- Operated: 1938–present
- Location: 4700 21st Street; Racine, Wisconsin, United States;
- Coordinates: 42°42′20″N 87°50′14″W﻿ / ﻿42.70556°N 87.83722°W
- Industry: Home appliances
- Products: InSinkErator products
- Employees: 1,000
- Volume: 450,000 square feet (42,000 m^{2})
- Owner: Whirlpool Corporation

= InSinkErator Racine plant =

InSinkErator Racine plant is a InSinkErator appliance manufacturing plant in Racine, Wisconsin, owned by Whirlpool Corporation.

==History==
In 1938, InSinkErator was founded by John W. Hammes, and in 1968, the plant (and the company) was purchased by Emerson Electric.

In 2014, Emerson announced a $65 million regional project, which included investing $43.7 million to buy new equipment and renovate the Racine manufacturing plant. Emerson announced in August 2016 it would transition the InSinkErator plant on 21st Street in Racine, Wisconsin, into an assembly-only operation. This change shifted motor production, shaft machining, and die casting away from the site to free up space and manage high consumer demand.

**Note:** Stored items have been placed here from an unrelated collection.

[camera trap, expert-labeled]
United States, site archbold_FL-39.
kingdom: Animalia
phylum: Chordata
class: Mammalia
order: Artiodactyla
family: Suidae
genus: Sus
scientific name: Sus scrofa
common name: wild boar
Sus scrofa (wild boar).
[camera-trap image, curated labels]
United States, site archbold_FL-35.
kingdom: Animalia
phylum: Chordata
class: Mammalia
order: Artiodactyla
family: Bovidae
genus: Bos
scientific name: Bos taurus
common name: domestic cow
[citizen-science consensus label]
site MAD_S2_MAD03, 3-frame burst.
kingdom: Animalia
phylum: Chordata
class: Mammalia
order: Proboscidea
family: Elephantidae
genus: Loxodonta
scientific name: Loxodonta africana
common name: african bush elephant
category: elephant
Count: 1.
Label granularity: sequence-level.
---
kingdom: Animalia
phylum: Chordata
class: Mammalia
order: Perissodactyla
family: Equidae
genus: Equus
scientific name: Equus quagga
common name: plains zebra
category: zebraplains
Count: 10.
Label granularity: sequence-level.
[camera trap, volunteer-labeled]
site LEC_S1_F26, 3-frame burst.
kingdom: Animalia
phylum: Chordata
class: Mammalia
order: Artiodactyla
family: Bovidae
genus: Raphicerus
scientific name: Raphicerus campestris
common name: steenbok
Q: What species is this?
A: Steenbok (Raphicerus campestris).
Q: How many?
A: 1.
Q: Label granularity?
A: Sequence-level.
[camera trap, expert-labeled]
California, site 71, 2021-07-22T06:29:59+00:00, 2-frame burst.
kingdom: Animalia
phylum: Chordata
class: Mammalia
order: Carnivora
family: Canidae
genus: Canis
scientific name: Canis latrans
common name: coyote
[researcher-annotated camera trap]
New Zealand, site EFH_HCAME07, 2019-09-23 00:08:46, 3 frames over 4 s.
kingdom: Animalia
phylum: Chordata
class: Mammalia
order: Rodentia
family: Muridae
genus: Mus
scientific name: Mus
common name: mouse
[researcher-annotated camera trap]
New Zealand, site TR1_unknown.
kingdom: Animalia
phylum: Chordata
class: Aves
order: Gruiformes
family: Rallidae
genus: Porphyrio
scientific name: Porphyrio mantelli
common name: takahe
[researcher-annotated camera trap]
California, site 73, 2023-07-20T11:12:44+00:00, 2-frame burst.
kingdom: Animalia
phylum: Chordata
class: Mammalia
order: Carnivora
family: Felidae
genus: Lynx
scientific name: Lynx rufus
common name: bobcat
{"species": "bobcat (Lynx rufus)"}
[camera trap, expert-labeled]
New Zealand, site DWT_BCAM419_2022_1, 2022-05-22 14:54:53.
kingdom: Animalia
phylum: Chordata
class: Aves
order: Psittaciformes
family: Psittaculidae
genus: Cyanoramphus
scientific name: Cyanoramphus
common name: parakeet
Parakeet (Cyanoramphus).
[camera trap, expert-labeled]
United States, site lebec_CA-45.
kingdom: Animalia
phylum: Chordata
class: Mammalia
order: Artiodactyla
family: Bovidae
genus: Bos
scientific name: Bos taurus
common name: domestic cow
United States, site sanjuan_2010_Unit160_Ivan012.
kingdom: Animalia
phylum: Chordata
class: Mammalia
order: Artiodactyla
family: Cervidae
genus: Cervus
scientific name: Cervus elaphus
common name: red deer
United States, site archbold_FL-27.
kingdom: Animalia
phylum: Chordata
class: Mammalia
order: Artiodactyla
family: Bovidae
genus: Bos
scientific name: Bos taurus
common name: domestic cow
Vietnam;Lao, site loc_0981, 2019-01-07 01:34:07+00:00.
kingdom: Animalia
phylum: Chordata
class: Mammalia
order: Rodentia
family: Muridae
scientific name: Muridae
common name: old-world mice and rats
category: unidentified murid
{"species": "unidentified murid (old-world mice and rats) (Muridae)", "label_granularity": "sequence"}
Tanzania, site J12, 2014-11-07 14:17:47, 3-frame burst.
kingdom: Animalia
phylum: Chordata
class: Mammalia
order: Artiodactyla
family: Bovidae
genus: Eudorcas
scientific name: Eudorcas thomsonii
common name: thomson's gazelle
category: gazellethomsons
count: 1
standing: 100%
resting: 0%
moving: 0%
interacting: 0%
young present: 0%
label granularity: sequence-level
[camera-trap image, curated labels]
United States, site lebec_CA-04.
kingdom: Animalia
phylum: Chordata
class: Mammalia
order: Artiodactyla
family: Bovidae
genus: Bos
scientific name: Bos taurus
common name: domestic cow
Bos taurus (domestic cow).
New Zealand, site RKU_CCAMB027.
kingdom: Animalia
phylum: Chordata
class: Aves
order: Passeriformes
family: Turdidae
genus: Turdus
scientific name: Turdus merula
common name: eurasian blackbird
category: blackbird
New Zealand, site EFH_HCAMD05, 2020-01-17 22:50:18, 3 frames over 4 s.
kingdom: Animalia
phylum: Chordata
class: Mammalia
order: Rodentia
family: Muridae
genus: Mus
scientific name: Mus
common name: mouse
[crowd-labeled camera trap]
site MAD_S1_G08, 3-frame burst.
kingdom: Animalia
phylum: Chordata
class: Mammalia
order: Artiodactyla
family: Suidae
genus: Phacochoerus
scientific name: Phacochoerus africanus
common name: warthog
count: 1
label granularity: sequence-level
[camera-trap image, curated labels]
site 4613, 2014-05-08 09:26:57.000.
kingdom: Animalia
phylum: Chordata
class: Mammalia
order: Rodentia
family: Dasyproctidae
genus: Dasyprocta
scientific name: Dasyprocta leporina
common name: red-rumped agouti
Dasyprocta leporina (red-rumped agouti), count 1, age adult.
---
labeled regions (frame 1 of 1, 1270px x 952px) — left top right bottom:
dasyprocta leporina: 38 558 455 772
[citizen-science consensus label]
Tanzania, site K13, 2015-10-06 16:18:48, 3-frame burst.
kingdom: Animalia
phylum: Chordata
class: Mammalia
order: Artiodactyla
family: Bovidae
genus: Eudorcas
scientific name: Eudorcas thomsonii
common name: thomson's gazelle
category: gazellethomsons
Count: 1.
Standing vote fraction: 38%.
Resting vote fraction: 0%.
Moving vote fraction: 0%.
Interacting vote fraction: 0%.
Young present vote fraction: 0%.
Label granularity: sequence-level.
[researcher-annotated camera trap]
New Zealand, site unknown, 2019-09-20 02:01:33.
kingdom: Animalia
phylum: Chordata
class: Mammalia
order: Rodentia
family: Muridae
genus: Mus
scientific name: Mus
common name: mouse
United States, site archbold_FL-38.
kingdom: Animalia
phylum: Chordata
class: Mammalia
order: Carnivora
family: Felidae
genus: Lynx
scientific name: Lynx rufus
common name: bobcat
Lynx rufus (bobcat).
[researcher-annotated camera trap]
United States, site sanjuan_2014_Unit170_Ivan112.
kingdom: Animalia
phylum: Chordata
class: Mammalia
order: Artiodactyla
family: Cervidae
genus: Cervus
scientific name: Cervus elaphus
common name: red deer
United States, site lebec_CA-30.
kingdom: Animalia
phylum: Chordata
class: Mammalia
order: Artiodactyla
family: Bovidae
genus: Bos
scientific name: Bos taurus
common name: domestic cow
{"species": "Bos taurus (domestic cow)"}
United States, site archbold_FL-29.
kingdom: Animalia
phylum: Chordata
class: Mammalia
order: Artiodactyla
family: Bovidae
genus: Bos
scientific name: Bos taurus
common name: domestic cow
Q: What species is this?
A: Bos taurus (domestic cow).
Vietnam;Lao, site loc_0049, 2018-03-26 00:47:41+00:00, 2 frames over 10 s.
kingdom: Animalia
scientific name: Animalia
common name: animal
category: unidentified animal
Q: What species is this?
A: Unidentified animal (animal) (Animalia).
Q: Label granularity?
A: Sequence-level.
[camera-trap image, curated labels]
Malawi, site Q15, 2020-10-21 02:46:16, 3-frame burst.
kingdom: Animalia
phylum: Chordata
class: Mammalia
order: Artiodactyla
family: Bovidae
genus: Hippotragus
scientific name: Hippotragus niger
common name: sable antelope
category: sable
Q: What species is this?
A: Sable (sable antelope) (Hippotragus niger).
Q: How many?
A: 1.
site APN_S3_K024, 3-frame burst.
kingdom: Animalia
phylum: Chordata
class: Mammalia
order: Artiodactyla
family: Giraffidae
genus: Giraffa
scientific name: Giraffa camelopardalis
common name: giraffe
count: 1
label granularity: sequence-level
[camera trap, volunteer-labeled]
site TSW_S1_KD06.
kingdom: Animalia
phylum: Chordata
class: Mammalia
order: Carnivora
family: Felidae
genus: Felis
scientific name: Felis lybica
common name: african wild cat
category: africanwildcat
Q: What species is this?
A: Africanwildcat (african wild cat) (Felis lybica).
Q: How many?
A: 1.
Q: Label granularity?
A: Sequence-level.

In 2017, the company launched an additional $63 million investment package, which included spending $34 million to build a new 85,000-square-foot headquarters and lab facility in neighboring Mount Pleasant, Wisconsin. This project moved 175 engineers and professional staff out of the main Racine manufacturing site into the dedicated Mount Pleasant building, clearing more internal room for factory line activities.

On November 1, 2022, Whirlpool acquired InSinkErator from Emerson Electric, including its plant in Racine, Wisconsin.